Exercise goal: Copy task, pictures excluded: set down exactly the lines from the one containing "FILE - A man" to the end of the data below.

Recorded information:
★ ★ ★ ★
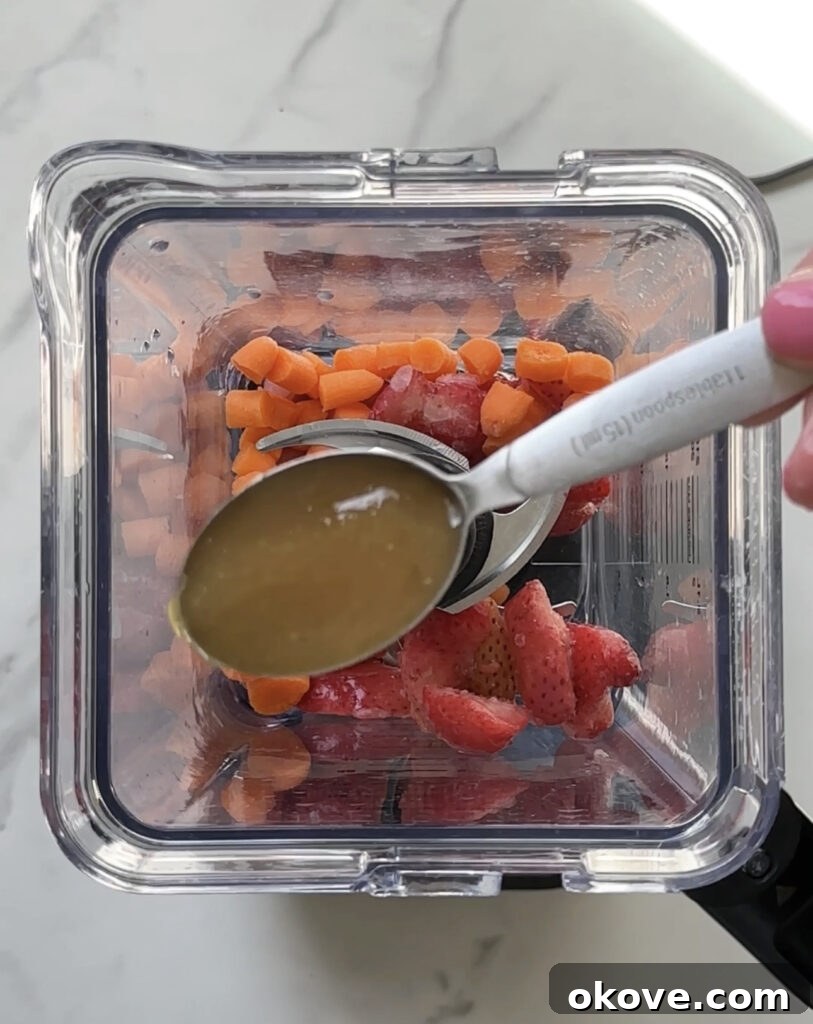 Fruit & Veggie Blend in Blender A blender filled with fresh strawberries, chopped carrots, honey, and water, ready to be blended into a smooth mixture.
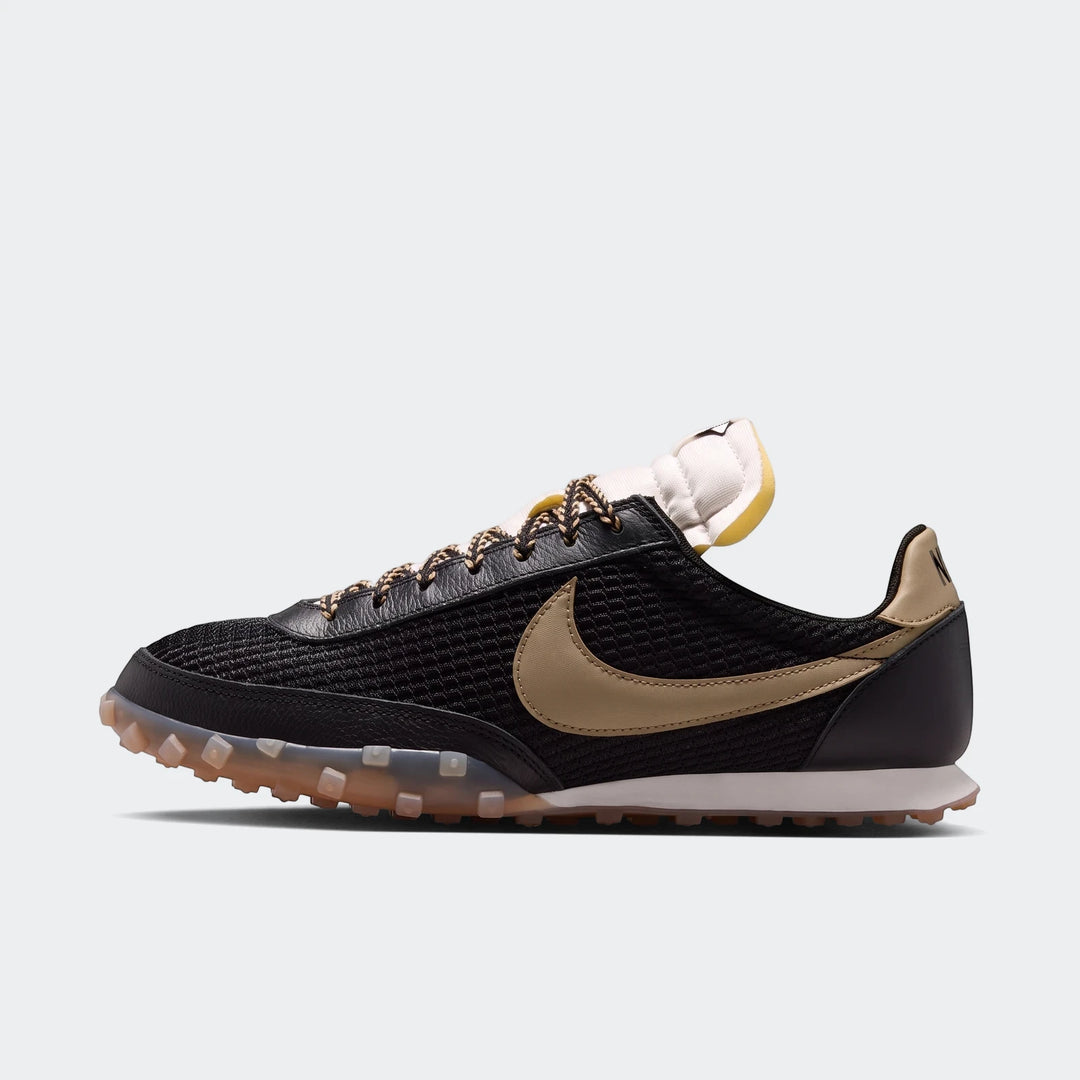 Nike Waffle Racer Se men's shoes in black with gold swoosh and translucent lugged outsole, viewed from the side.
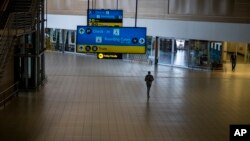 FILE - A man walks through a deserted part of Johannesburg's OR Tambo International Airport, in South Africa, Nov. 29, 2021. 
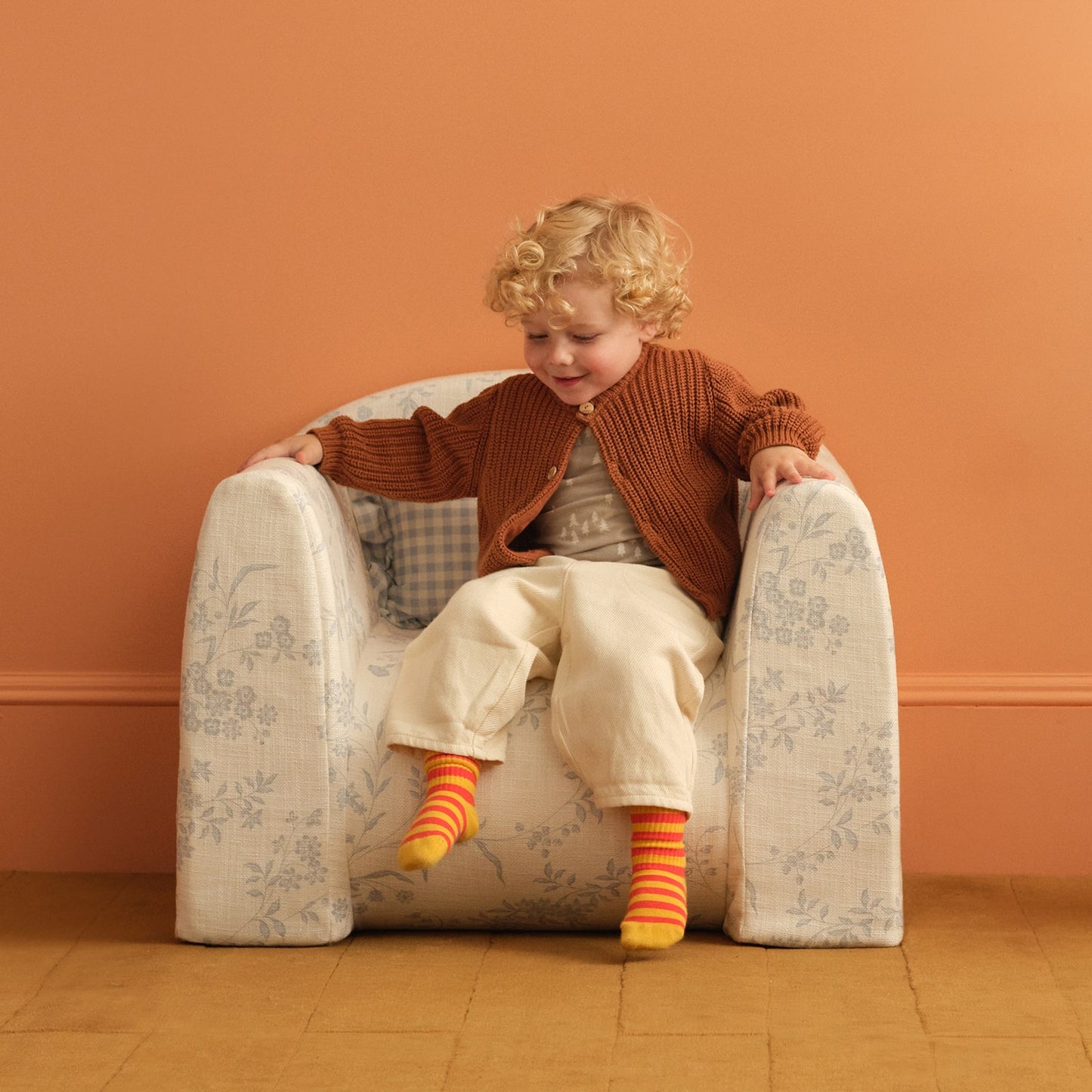 Child sitting in a blue and white floral print play chair with a ruffle pillow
★ ★ ★ ★
Reply to the task:
 FILE - A man walks through a deserted part of Johannesburg's OR Tambo International Airport, in South Africa, Nov. 29, 2021. 
 Child sitting in a blue and white floral print play chair with a ruffle pillow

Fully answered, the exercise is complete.